HONG KONG (Reuters) - Hong Kong authorities called for calm ahead of Monday’s annual pro-democracy march, with widespread anger over an extradition bill expected to lead to large crowds after high-profile protests this month against the proposal.
More than a million people have taken to the streets at times over the past three weeks to vent their anger and frustration at Hong Kong’s Beijing-backed leader Carrie Lam, posing the greatest popular challenge to Chinese leader Xi Jinping since he came to power in 2012.
China is also grappling with a trade war with Washington, a faltering economy and South China Sea tensions.
Monday’s anniversary of the handover of the former British colony to Beijing in 1997 has been marked in recent years by deepening despondency about what many Hong Kong residents see as a relentless march towards mainland control.
This came to a head on June 12 when protests against a proposal that would allow people to be sent to mainland China for trial led to police firing rubber bullets and tear gas near the heart of Hong Kong’s financial centre, sending plumes of smoke billowing among some of the world’s tallest skyscrapers.
Hong Kong’s Chief Secretary Matthew Cheung appealed for calm ahead of Monday’s rally and said in his blog on Sunday that the government has learned from its mistakes.
“It is imperative to restore social order and tranquillity as soon as possible, stabilise the business environment and bring Hong Kong back on track,” Cheung said.
Lam, who has apologised for the upheaval, has not been seen in public since June 18, suspended the extradition bill after some of Hong Kong’s biggest and most violent protests in decades, but stopped short of demands to scrap it.
Activists are also demanding the government drop all charges against those arrested during the protests, charge police with excessive use of force and stop referring to the demonstrations as a riot, which can bring a heavier jail sentence.
But in a show of support for the police, thousands gathered in heavy rain and sweltering heat, some waving the Chinese flag, and observed a moment of silence. The police estimated 53,000 attended Sunday’s rally.
Former police chief Tang King-shing said he felt hurt when protesters besieged police headquarters during the week, while pro-Beijing heavyweight Maria Tam praised what she described as Hong Kong people’s civilised ways of expressing their opinions.

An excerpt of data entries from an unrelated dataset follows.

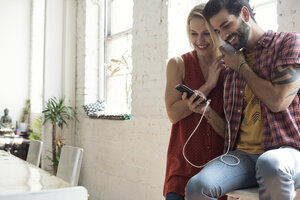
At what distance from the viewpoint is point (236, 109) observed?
174 centimetres

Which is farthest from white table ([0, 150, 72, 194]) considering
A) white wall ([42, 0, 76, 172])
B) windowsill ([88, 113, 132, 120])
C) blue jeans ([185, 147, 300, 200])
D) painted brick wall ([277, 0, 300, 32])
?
white wall ([42, 0, 76, 172])

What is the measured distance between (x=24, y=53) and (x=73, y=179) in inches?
300

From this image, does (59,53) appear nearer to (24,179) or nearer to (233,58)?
(24,179)

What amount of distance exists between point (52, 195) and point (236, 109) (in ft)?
3.41

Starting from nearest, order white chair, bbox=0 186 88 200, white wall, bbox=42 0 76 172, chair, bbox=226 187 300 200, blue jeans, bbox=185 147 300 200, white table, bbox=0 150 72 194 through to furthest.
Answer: white chair, bbox=0 186 88 200, blue jeans, bbox=185 147 300 200, chair, bbox=226 187 300 200, white table, bbox=0 150 72 194, white wall, bbox=42 0 76 172

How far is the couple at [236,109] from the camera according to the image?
1413mm

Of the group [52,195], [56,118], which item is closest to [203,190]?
[52,195]

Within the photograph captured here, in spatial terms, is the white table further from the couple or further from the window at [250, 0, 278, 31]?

“We can’t tolerate those who ... attack the rule of law, attack LegCo, attack the government,” Tam, who is a member of China’s National People’s Congress, said.

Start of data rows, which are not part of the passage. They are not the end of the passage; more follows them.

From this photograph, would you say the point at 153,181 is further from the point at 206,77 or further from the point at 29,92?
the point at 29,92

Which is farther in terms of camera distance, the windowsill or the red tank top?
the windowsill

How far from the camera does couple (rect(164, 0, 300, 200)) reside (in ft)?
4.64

“Some have been taking directions from foreign countries.”
Organisers of Monday’s anniversary march say they are confident that anger over the city government’s failure to withdraw the extradition bill will fuel numbers.

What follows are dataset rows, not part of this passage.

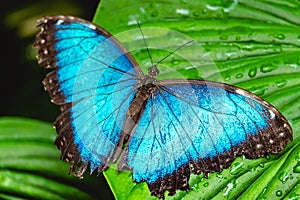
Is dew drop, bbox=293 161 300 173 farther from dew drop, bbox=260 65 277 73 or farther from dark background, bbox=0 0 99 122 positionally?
dark background, bbox=0 0 99 122

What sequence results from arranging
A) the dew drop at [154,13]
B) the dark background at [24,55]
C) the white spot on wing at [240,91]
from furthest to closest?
the dark background at [24,55]
the dew drop at [154,13]
the white spot on wing at [240,91]

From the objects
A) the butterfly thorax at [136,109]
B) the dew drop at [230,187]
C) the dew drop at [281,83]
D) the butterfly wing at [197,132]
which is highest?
the butterfly thorax at [136,109]

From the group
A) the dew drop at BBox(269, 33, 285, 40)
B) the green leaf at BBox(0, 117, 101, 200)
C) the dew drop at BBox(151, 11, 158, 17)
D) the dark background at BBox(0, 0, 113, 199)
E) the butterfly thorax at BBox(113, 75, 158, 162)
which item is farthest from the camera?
the dark background at BBox(0, 0, 113, 199)

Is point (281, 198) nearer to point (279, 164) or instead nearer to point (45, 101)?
point (279, 164)

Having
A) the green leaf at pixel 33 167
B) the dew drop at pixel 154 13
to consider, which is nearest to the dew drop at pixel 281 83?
the dew drop at pixel 154 13

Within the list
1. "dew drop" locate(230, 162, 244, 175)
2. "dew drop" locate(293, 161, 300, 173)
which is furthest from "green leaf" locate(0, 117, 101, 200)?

The bill has reignited a protest movement that had lost steam after pro-democracy demonstrations in 2014 failed to wrestle concessions from Beijing and led to hundreds of arrests.
Local media reported that a 21-year-old Hong Kong student who fell to her death from an apartment building on Saturday had left behind a note opposing the extradition law.
Hong Kong returned to Chinese rule on July 1, 1997, under a “one country, two systems” formula that allows freedoms not enjoyed in mainland China, including freedom of protest and a much-cherished independent judiciary.
Opponents of the extradition bill see it as a threat to the rule of law and fear it would put them at the mercy of China’s justice system, where human rights are not guaranteed.
Britain said in a statement on Sunday it will closely monitor events and continue to press the Chinese government to respect the terms under which Hong Kong was handed over.
Foreign Secretary Jeremy Hunt said that recent protests made it even more important to reiterate that Britain’s commitment to the Sino-British Joint Declaration was unwavering.
“It is a legally-binding treaty and remains as valid today as it did when it was signed and ratified over thirty years ago,” Hunt said.
After promises that post-handover Hong Kong would enjoy autonomy, Beijing’s squeeze has fuelled resentment and in 2014 sparked protests that paralysed parts of the city for 79 days.
The failure of those protests to wrestle concessions on democracy, coupled with prosecutions of at least 100 protesters, most of them young, had discouraged many activists from going back to the streets - until recent weeks.
The turnout at the handover protest in 2018 was one of the lowest ever after the disqualification of pro-democracy legislators and the jailing of some of the most prominent activists.
Organisers said about 50,000 people rallied last year, while police put the number at 9,800 at its peak.